____ RECORDS SHOWN
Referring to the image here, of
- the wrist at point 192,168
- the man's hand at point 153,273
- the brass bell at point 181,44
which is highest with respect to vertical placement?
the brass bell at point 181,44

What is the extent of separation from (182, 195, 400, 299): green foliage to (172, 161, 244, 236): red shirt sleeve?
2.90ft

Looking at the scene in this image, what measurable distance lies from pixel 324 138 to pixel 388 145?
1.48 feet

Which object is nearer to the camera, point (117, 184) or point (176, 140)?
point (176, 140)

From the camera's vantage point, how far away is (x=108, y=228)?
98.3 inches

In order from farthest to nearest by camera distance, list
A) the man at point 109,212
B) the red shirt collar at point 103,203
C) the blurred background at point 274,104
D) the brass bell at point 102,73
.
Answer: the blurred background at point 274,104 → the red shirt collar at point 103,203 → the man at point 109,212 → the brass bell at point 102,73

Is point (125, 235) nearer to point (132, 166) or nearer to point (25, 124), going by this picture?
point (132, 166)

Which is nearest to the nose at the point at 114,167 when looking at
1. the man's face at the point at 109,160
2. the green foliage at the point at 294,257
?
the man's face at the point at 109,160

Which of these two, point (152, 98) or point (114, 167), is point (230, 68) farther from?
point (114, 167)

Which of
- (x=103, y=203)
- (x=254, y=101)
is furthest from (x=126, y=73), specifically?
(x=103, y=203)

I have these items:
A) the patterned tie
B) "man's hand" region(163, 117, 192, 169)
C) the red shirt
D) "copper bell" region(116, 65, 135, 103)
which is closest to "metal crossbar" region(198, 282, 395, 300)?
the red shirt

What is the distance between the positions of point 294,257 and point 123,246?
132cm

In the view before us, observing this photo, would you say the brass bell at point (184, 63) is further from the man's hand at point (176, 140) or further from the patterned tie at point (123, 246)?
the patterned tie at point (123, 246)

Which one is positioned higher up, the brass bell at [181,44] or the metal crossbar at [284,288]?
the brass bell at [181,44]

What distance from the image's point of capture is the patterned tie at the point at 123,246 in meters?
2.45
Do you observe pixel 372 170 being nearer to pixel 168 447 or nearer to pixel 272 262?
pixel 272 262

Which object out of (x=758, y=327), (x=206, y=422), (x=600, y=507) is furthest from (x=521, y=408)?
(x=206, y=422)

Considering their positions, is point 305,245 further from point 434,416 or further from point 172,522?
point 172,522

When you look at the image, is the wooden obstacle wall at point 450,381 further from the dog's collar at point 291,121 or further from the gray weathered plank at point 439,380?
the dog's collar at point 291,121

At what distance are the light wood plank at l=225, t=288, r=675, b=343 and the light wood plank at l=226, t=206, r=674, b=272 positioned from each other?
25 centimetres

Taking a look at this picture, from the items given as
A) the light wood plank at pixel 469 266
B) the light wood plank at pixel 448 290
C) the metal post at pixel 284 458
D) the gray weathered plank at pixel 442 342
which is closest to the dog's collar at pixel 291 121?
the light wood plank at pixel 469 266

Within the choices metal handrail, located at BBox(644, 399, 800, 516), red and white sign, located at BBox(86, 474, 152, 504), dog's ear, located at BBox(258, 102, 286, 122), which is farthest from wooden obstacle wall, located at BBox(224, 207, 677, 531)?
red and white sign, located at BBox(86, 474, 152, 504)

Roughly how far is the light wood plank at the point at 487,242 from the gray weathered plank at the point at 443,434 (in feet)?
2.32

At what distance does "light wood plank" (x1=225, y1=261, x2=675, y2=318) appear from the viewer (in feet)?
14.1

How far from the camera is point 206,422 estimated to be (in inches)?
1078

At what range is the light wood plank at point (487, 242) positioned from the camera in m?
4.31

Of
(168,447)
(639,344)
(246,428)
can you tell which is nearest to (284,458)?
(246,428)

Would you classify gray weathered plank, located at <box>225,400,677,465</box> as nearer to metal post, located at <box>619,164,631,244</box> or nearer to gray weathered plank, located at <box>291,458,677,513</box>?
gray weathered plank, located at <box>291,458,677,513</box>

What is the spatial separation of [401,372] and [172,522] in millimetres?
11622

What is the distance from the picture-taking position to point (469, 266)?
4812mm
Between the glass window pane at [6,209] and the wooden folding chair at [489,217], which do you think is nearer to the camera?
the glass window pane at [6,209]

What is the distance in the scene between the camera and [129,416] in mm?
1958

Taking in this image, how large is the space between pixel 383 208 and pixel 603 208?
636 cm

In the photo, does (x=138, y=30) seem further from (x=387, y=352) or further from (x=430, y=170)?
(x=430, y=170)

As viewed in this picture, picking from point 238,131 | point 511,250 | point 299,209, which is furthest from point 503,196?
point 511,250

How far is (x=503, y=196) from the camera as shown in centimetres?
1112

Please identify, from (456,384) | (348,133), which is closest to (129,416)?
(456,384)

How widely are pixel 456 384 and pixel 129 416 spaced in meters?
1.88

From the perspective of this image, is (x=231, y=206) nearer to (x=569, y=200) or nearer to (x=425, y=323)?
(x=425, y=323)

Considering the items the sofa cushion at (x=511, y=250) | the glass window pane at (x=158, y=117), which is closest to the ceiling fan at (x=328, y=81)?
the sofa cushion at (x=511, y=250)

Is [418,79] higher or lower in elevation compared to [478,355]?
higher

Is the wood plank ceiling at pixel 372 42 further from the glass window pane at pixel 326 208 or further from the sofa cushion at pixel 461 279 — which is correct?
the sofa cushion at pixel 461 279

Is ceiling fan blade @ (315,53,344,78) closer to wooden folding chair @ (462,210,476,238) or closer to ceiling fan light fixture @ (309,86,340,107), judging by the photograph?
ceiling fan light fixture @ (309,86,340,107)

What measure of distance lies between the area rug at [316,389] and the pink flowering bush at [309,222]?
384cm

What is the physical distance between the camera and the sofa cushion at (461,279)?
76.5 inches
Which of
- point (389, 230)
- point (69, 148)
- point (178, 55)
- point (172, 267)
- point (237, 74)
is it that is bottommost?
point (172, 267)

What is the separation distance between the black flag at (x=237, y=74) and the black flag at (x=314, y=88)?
________
Exactly reproduce every record.

RESULT OF THIS TASK.
Referring to the image here, of
- the wrist at point 192,168
- the man's hand at point 153,273
- the brass bell at point 181,44
which is highest with respect to vertical placement?
the brass bell at point 181,44

What is the extent of separation from (182, 195, 400, 299): green foliage to (172, 161, 244, 236): red shirt sleeve?
2.90ft

Looking at the scene in this image, what measurable distance lies from pixel 324 138 to pixel 388 145?
1.48 feet

Which object is nearer to the camera, point (117, 184) or point (176, 140)?
point (176, 140)

From the camera's vantage point, how far away is (x=108, y=228)?
98.3 inches

In order from farthest to nearest by camera distance, list
A) the man at point 109,212
B) the red shirt collar at point 103,203
C) the blurred background at point 274,104
D) the brass bell at point 102,73
.
Answer: the blurred background at point 274,104 → the red shirt collar at point 103,203 → the man at point 109,212 → the brass bell at point 102,73

Is point (125, 235) nearer to point (132, 166) or nearer to point (25, 124), going by this picture?
point (132, 166)

Which is nearest to the nose at the point at 114,167 when looking at
1. the man's face at the point at 109,160
2. the green foliage at the point at 294,257
?
the man's face at the point at 109,160

Which of these two, point (152, 98) or point (114, 167), is point (230, 68) farther from?
point (114, 167)

Which of
- (x=103, y=203)
- (x=254, y=101)
is furthest from (x=126, y=73), specifically?
(x=103, y=203)

I have these items:
A) the patterned tie
B) "man's hand" region(163, 117, 192, 169)
C) the red shirt
D) "copper bell" region(116, 65, 135, 103)
which is closest to "metal crossbar" region(198, 282, 395, 300)?
the red shirt

What is the distance between the positions of point 294,257 and point 123,246?
132cm

In the view before us, observing this photo, would you say the brass bell at point (184, 63) is further from the man's hand at point (176, 140) or further from the patterned tie at point (123, 246)?
the patterned tie at point (123, 246)

Which one is positioned higher up, the brass bell at [181,44] or the metal crossbar at [284,288]?
the brass bell at [181,44]

What distance from the image's point of capture is the patterned tie at the point at 123,246 in meters?
2.45
Do you observe pixel 372 170 being nearer to pixel 168 447 or nearer to pixel 272 262?
pixel 272 262

Which object out of (x=758, y=327), (x=206, y=422), (x=600, y=507) is furthest from (x=521, y=408)?
(x=206, y=422)

Considering their positions, is point 305,245 further from point 434,416 or further from point 172,522?
point 172,522

When you look at the image, is the wooden obstacle wall at point 450,381 further from the dog's collar at point 291,121 or further from the gray weathered plank at point 439,380?
the dog's collar at point 291,121

At what distance are the light wood plank at l=225, t=288, r=675, b=343 and the light wood plank at l=226, t=206, r=674, b=272 positioned from each other?
25 centimetres

Taking a look at this picture, from the items given as
A) the light wood plank at pixel 469 266
B) the light wood plank at pixel 448 290
C) the metal post at pixel 284 458
D) the gray weathered plank at pixel 442 342
which is closest to the dog's collar at pixel 291 121?
the light wood plank at pixel 469 266

Within the choices metal handrail, located at BBox(644, 399, 800, 516), red and white sign, located at BBox(86, 474, 152, 504), dog's ear, located at BBox(258, 102, 286, 122), which is farthest from wooden obstacle wall, located at BBox(224, 207, 677, 531)?
red and white sign, located at BBox(86, 474, 152, 504)

Roughly how far is the light wood plank at the point at 487,242 from the gray weathered plank at the point at 443,434 (in feet)?
2.32

At what distance does "light wood plank" (x1=225, y1=261, x2=675, y2=318) appear from the viewer (in feet)?
14.1

How far from the camera is point 206,422 estimated to be (in inches)?
1078

At what range is the light wood plank at point (487, 242) positioned from the camera in m?
4.31

Of
(168,447)
(639,344)
(246,428)
can you tell which is nearest to (284,458)?
(246,428)

Would you classify gray weathered plank, located at <box>225,400,677,465</box> as nearer to metal post, located at <box>619,164,631,244</box> or nearer to gray weathered plank, located at <box>291,458,677,513</box>?
gray weathered plank, located at <box>291,458,677,513</box>

What is the spatial separation of [401,372] and [172,522] in millimetres?
11622

What is the distance from the picture-taking position to point (469, 266)?
4812mm
Between the glass window pane at [6,209] and the wooden folding chair at [489,217], which do you think is nearer to the camera?
the glass window pane at [6,209]

What is the distance in the scene between the camera and [129,416] in mm?
1958

Taking in this image, how large is the space between pixel 383 208 and pixel 603 208?
636 cm

In the photo, does (x=138, y=30) seem further from (x=387, y=352) or further from (x=430, y=170)?
(x=430, y=170)

As viewed in this picture, picking from point 238,131 | point 511,250 | point 299,209, which is furthest from point 503,196?
point 511,250

How far is (x=503, y=196) from the camera as shown in centimetres?
1112

Please identify, from (456,384) | (348,133), which is closest to (129,416)?
(456,384)

How widely are pixel 456 384 and pixel 129 416 spaced in meters?
1.88

From the perspective of this image, is (x=231, y=206) nearer to (x=569, y=200) or nearer to (x=425, y=323)?
(x=425, y=323)

Considering the items the sofa cushion at (x=511, y=250) | the glass window pane at (x=158, y=117), which is closest to the ceiling fan at (x=328, y=81)?
the sofa cushion at (x=511, y=250)

Is [418,79] higher or lower in elevation compared to [478,355]?
higher

Is the wood plank ceiling at pixel 372 42 further from the glass window pane at pixel 326 208 or further from the sofa cushion at pixel 461 279 — which is correct?
the sofa cushion at pixel 461 279

Is ceiling fan blade @ (315,53,344,78) closer to wooden folding chair @ (462,210,476,238) or closer to ceiling fan light fixture @ (309,86,340,107), judging by the photograph?
ceiling fan light fixture @ (309,86,340,107)

What measure of distance lies between the area rug at [316,389] and the pink flowering bush at [309,222]?
384cm

What is the physical distance between the camera and the sofa cushion at (461,279)?
76.5 inches
Which of
- point (389, 230)
- point (69, 148)
- point (178, 55)
- point (172, 267)
- point (237, 74)
is it that is bottommost?
point (172, 267)

What is the separation distance between the black flag at (x=237, y=74) and the black flag at (x=314, y=88)?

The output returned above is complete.